来春卒業の大学生、大学院生に対する企業の採用選考活動が1日、解禁された。今年から経団連傘下の企業は「学業優先」を理由に、選考活動を8月から、内定を10月からと、例年より各4カ月遅らせることを申し合わせたことから、就職活動は「短期決戦」の様相を強めている。しかし、すでに内定を出している企業の中には「就活を終わらせろ」と学生に迫る“オワハラ”の横行も懸念されるなど、採用現場では大きな混乱が懸念される。(報道局)
申し合わせの影響により、リクルートキャリアが発表した7月1日時点の大卒内定率(確報)は49.6%で、前年同月の71.3%より21.7ポイント低い。それでも、半数近い学生がすでに内定を得ており、経団連に加入していない外資系企業や中小企業に加えて、加入企業の“フライング内定”もかなりの比率にのぼっているとみられる。
企業説明会を経て、いよいよ内定へ
経団連加入企業は大企業が多く、学生の人気も高いことから、8月中には多くの企業が内々定(実質的な内定)を出し、内定率も一気に跳ね上がるとみられている。例年なら、大企業がまず内定を出し、それに漏れた学生が「第2志望」の企業に向かうというのが通例だったが、今年は逆の流れになりそうだ。
そこで問題になっているのが、内定者を逃がさないよう、学生に就職活動を打ち切るように強制する“オワハラ”。文部科学省が国公私立大学・短大の計82校(学生3934人)を対象に調査したところ、3月~6月末に学生から“オワハラ”の相談を受けた学校は68.3%に上り、前年の45.1%から急増。“オワハラ”を受けた学生も、5月の75人から7月には3倍以上の232人まで膨れ上がった。
懸念される“オワハラ”の急増
8月以降は、これがさらに急増し、内定学生を「研修」名目で缶詰にしたり、旅行に連れ出すなど、囲い込みを図る企業も増えて来そうだ。しかし、内定者を無理に囲い込むこと自体、入社後の早期離職を促進する可能性があり、企業側も頭を痛めている。
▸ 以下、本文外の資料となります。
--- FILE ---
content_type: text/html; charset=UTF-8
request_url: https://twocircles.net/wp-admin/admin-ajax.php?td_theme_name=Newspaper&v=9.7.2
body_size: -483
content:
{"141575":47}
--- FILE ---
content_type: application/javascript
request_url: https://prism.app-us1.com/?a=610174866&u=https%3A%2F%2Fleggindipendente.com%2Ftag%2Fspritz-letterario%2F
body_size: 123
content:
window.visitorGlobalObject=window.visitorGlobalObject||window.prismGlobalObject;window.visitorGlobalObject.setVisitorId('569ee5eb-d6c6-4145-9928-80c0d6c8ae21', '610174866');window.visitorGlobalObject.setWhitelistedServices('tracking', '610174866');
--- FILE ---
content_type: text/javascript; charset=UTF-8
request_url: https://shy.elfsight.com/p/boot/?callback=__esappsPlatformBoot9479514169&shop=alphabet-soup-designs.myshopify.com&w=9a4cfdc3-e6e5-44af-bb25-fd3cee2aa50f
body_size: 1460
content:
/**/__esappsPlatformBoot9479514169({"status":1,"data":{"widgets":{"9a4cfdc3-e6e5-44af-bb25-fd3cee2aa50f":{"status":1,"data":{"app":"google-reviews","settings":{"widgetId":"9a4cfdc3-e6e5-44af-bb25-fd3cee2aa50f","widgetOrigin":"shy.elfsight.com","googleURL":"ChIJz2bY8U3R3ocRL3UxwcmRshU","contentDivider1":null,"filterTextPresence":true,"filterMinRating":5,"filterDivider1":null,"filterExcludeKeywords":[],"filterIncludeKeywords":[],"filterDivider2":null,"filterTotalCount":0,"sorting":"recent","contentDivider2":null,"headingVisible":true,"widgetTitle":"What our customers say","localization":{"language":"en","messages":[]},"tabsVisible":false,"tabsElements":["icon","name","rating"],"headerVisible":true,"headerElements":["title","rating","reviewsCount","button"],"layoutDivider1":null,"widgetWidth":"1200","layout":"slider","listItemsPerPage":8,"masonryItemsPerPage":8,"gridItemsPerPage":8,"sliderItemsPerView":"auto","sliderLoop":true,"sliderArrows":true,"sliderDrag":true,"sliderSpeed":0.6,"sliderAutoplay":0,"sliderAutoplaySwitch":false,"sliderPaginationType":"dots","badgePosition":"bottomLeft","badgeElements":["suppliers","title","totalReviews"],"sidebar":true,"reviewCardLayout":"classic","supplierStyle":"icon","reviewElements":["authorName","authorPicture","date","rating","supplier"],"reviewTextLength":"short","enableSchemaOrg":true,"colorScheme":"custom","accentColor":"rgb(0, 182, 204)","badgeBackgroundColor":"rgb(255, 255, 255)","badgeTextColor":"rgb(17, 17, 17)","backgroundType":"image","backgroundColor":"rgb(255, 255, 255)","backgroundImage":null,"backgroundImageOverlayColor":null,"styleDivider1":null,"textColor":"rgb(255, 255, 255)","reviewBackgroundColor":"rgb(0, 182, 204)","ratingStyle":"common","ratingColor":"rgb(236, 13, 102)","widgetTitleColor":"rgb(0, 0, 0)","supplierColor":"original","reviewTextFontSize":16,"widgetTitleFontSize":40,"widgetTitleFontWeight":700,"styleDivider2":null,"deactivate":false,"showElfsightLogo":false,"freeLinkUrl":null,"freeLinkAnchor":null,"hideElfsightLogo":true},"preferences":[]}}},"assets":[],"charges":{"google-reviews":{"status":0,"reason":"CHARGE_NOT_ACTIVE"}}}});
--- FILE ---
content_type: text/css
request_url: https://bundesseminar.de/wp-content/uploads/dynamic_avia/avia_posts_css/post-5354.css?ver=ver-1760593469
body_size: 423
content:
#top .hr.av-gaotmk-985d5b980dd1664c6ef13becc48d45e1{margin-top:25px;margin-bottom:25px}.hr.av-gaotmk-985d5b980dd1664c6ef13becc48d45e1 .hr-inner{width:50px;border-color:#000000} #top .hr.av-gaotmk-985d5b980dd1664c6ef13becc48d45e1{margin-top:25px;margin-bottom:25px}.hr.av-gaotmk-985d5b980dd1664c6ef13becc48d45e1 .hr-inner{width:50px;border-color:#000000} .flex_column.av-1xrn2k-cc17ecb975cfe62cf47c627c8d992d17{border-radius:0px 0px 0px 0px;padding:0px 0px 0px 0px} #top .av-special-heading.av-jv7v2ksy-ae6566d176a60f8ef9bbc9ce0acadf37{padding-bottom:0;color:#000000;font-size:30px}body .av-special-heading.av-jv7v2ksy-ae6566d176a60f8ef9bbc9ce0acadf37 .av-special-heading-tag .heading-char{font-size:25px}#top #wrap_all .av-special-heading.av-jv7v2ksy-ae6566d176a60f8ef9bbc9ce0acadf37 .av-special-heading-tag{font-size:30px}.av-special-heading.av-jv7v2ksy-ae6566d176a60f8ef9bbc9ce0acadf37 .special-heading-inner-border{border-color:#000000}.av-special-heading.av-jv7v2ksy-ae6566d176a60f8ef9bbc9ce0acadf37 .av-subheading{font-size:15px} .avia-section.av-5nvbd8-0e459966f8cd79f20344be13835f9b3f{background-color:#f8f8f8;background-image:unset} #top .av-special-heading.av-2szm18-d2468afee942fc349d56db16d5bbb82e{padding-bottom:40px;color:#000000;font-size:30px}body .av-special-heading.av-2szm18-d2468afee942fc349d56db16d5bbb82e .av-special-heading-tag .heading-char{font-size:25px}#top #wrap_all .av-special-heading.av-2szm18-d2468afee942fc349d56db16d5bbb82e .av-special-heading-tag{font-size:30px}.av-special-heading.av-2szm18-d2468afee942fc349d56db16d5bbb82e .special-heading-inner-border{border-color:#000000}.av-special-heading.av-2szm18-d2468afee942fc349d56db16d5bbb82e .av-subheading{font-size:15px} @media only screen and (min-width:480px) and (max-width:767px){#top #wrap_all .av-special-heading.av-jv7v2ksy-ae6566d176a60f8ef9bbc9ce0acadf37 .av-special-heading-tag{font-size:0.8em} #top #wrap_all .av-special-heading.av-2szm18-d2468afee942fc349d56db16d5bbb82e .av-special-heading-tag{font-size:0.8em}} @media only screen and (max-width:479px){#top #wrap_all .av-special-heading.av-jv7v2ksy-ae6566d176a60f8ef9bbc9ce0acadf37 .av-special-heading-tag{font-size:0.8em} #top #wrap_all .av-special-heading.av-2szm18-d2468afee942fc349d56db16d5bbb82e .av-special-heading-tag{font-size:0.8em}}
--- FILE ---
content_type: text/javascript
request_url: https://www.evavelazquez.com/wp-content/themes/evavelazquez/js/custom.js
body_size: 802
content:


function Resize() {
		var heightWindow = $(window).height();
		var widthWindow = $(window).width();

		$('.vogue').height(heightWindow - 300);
そもそも、学生側の職業意識はかなり漠然としている。内閣府は昨年暮れ、大学生・大学院生5000人を対象にした「就職・採用活動開始時期変更に伴う学生の意識等調査報告書」を発表した。その中で、「就活で不安に思うこと」(複数回答)を聞いたところ、「自分がどんな職業に適しているかわからない」という答えが49.5%で最も多かった。すでに内定者もいる4年生だけに限っても45.5%にのぼっており、半数程度の学生はどんな仕事をしたいかわからないまま入社している可能性を示唆している。
また、内定者の約半数は「定年まで内定先企業で働きたい」と考えている一方、「やりたい仕事があれば転職したい」と考えている学生も3割上にのぼっている。企業側にとって、無理な囲い込みが無駄に終わるか、場合によっては逆効果となる可能性も高い。
結局、採用活動の後ろ倒しも、大学側からは「就活期間を実質的に長引かせただけ」「オワハラの横行で、学生の心理負担はかえって増えた」などと批判する声が多く、経団連の狙い通りには進んでいないようだ。日本の雇用慣行の大きな柱だった「新卒一括採用」方式は、至るところにほころびが生じている。